**AIM OF THE EXERCISE**
Print the data below again in full, exactly as it stands, with no images.

**DATA PROVIDED**
--------------------
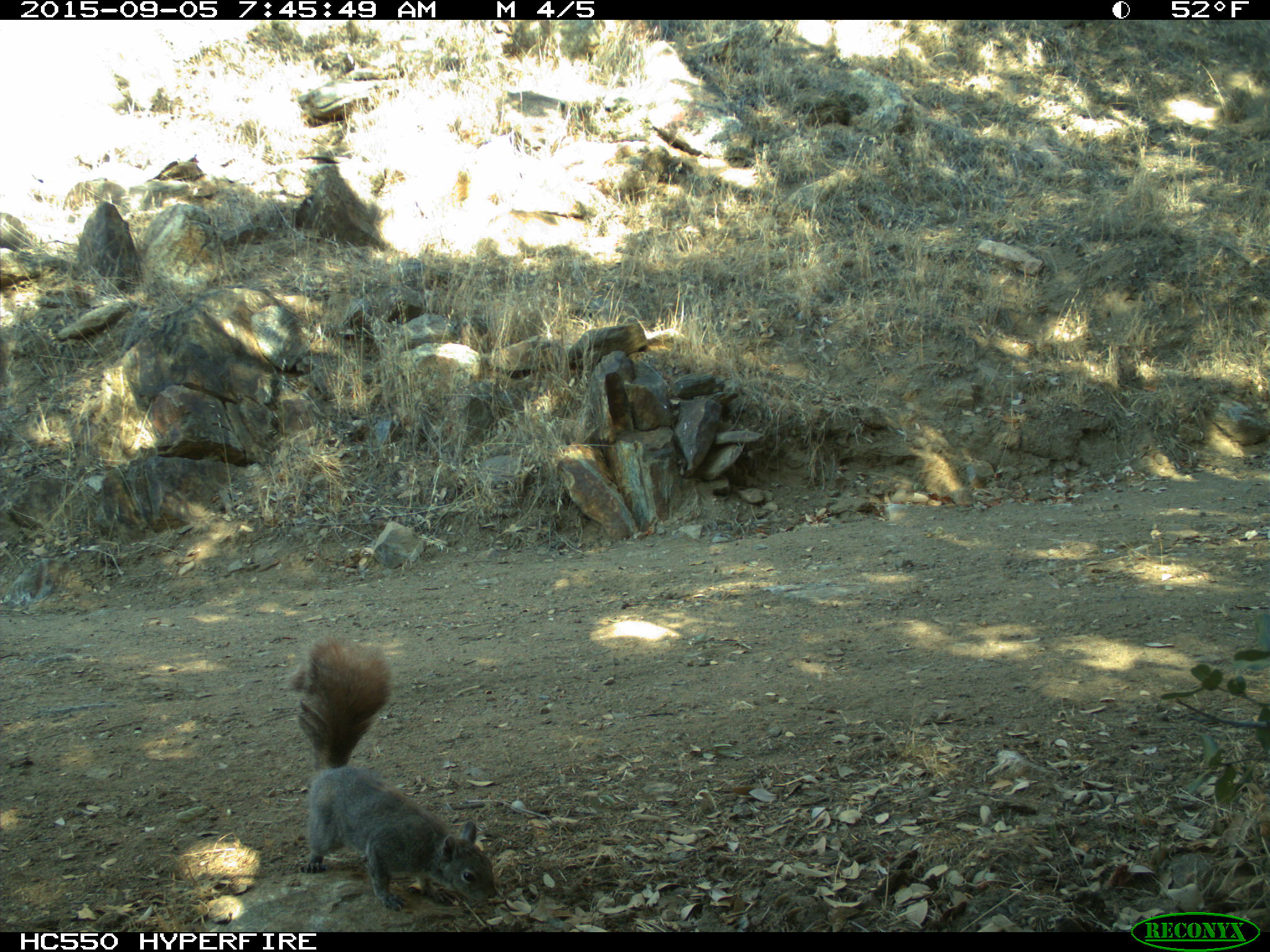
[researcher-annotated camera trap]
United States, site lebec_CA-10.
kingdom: Animalia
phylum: Chordata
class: Mammalia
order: Rodentia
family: Sciuridae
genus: Sciurus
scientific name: Sciurus carolinensis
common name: eastern gray squirrel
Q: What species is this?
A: Sciurus carolinensis (eastern gray squirrel).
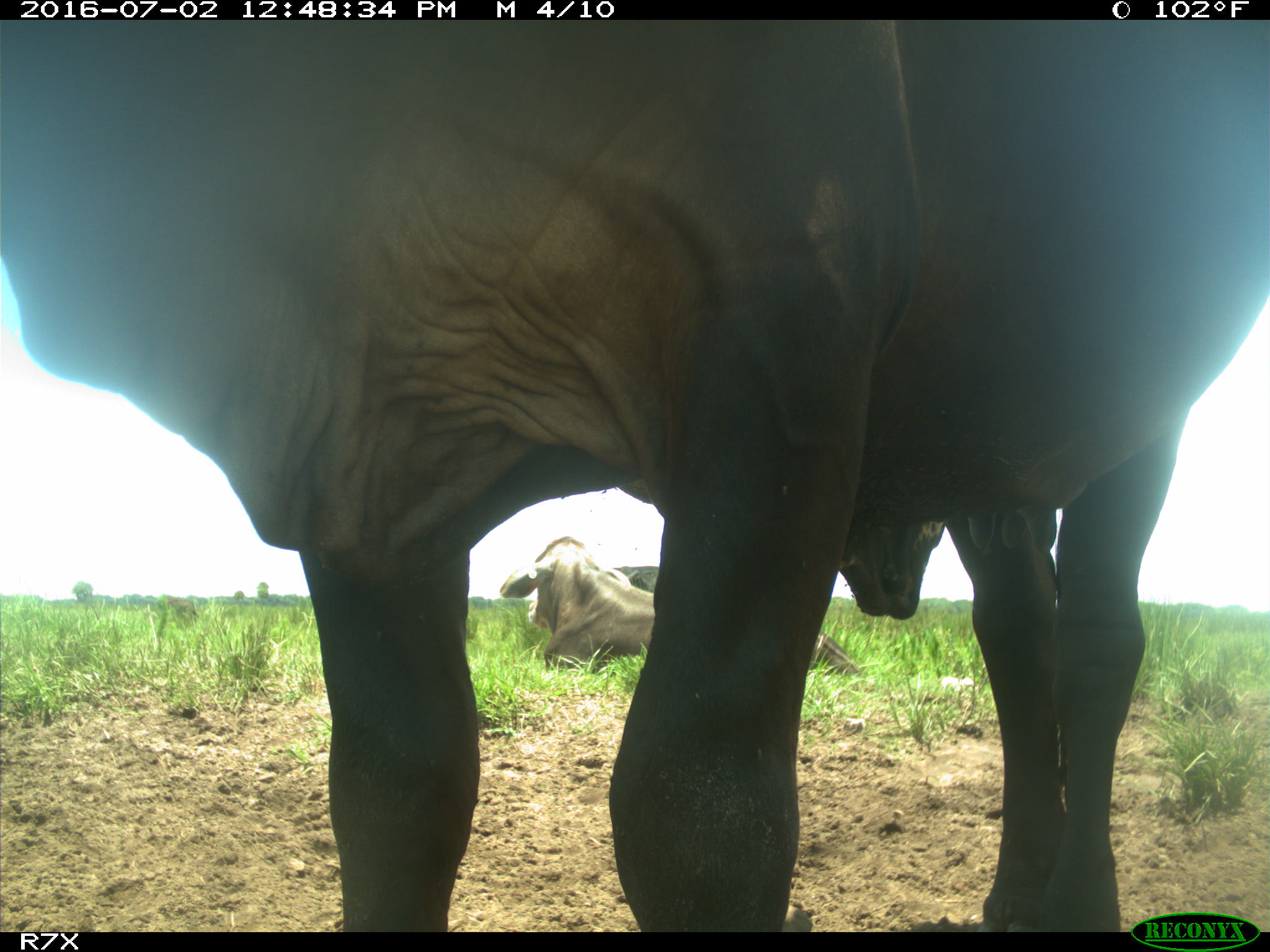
--------------------
**TASK SOLUTION**
[researcher-annotated camera trap]
United States, site lebec_CA-10.
kingdom: Animalia
phylum: Chordata
class: Mammalia
order: Rodentia
family: Sciuridae
genus: Sciurus
scientific name: Sciurus carolinensis
common name: eastern gray squirrel
Q: What species is this?
A: Sciurus carolinensis (eastern gray squirrel).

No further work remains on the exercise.